Ce mot résonne fort dans l’actualité politique, et nous le porterons tout à l’heure dans notre prière d’intercession. Mais pour l’heure, il y a aussi des ghettos intérieurs, spirituels et existentiels. Quand on parle des « ghettos du cœur », on pourrait dire que ce sont ces lieux clos, des fermetures intérieures — peurs, préjugés, rancunes ou habitudes — qui nous empêchent d’aller vers l’autre, vers nous-mêmes, vers Dieu, et d’accueillir pleinement et librement la vie. Dans les ghettos, se jouent des lieux de tension. Mais qu’est-ce à dire par rapport à la parole du jour ? Dans les textes que vous venez d’entendre, une tension s’opère. Regardons Abraham : on est au milieu du jour, à midi, quand le soleil est encore bien haut et on imagine bien la chaleur étouffante qu’il devait faire. Nous en connaissons un rayon, la canicule vient de passer. Nous comprenons donc bien qu’il aurait pu rester à l’ombre, la sieste ou le thé glacé auraient été bien mérités, Mais son attitude montre le contraire : à la vue des inconnus qui viennent vers lui, il bondit, il court à leur rencontre. Naturellement, il leur offre de l’eau, du pain, un abri sous l’arbre. C’est un geste qui coûte — dans l’effort, dans le temps, dans l’énergie — mais qui donne la vie. Et la vie, elle, ne s’invite jamais à moitié. Dans les pays comme celui d’où vient Abraham, ces pratiques d’accueil des étrangers se font encore. Au Maroc, le premier geste qu’on nous offre, c’est de l’eau. On peut passer dans un village et un habitant nous offre le thé et un morceau de pain. Ces moments fraternels redonnent de l’énergie tant au niveau du corps que du cœur. Quant à l’Évangile, il est écrit que le Fils de l’homme n’a pas d’endroit où poser la tête. Alors que la nature elle-même — les renards et les oiseaux du ciel — trouve un abri où se réfugier. Suivre le Christ, ce serait donc sortir comme Abraham de la tente et marcher en plein soleil ?

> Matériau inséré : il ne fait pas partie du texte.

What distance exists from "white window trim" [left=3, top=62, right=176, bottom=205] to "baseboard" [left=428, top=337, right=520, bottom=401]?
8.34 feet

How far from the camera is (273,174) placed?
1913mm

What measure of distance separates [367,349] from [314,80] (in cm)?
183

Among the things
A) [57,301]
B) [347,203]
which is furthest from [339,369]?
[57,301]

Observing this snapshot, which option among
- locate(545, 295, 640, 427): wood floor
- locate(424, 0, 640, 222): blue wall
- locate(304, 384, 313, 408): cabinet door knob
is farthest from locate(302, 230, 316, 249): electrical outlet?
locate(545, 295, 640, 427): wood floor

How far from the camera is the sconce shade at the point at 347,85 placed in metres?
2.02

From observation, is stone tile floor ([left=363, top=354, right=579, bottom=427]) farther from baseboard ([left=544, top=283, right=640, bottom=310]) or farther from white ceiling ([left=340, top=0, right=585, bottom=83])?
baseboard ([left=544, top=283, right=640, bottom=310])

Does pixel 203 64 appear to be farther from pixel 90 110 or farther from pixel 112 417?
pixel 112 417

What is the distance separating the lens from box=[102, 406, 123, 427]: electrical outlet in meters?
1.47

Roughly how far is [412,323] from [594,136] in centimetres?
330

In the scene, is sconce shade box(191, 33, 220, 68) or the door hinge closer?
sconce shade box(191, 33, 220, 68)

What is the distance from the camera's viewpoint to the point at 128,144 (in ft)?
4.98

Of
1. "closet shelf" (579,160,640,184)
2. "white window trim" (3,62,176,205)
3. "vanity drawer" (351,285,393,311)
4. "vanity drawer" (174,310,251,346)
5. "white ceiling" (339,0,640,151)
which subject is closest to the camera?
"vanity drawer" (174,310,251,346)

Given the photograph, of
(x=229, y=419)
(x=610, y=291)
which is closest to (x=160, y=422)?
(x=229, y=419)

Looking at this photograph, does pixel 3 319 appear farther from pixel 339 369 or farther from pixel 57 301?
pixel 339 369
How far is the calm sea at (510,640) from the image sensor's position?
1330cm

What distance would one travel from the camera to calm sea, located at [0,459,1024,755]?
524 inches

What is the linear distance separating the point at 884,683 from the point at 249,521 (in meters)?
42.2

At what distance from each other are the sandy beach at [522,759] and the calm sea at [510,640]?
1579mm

Ces passages, comme la plupart des textes bibliques, sont traversés de paradoxes. En réalité, au creux des paradoxes de la vie se dessine une ouverture, une faille, une entrée : en osant entrer dans le paradoxe, quelque chose se libère. J’aimerais vous emmener dans ce creux : Je pense que vous avez déjà fait cette expérience : ces contradictions de l’être qui nous traversent. Je dis « oui » à quelque chose alors qu’une part de moi pense « non ». Je désire ceci, et en réalité je préfère cela. J’ai envie de suivre Jésus, mais j’espère tout de même trouver un lit où me reposer le soir.

Ces contradictions font partie de la nature humaine. Et finalement, ce n’est pas grave. Par contre, il y en a pour une pour qui ces contradictions se révèlent difficiles à vivre : c’est notre tête. C’est elle qui ne se repose pas. Elle tente d’ordonner, de classer, de rationnaliser, de juger ce qui est bon ou mauvais. Nos pensées nous enferment, elles nous empêchent parfois d’y voir clair. La tête cloisonne et sépare. En réalité, les ghettos viennent souvent d’elle. Souvent quand la tête parle trop, on n’entend plus le cœur battre. Le mouvement que Christian de Chergé évoque et que l’Évangile éclaire : quitter le seul registre de la tête pour laisser le cœur s’ouvrir. C’est là que le déplacement s’opère. C’est là que les ghettos s’ouvrent. Le cœur ne veut pas rester enfermé dans des ghettos que la tête a créé. Et le Christ nous offre ce cadre de vie : être en marche. Il nous donne la liberté d’être pleinement nous-mêmes, d’être déchargé par les préoccupations qui occupent la tête et qui ouvre le cœur vers des élans de vie. En marche, les mendiants de cœur, le Royaume des Cieux est à eux. A sa suite, on se met en marche. 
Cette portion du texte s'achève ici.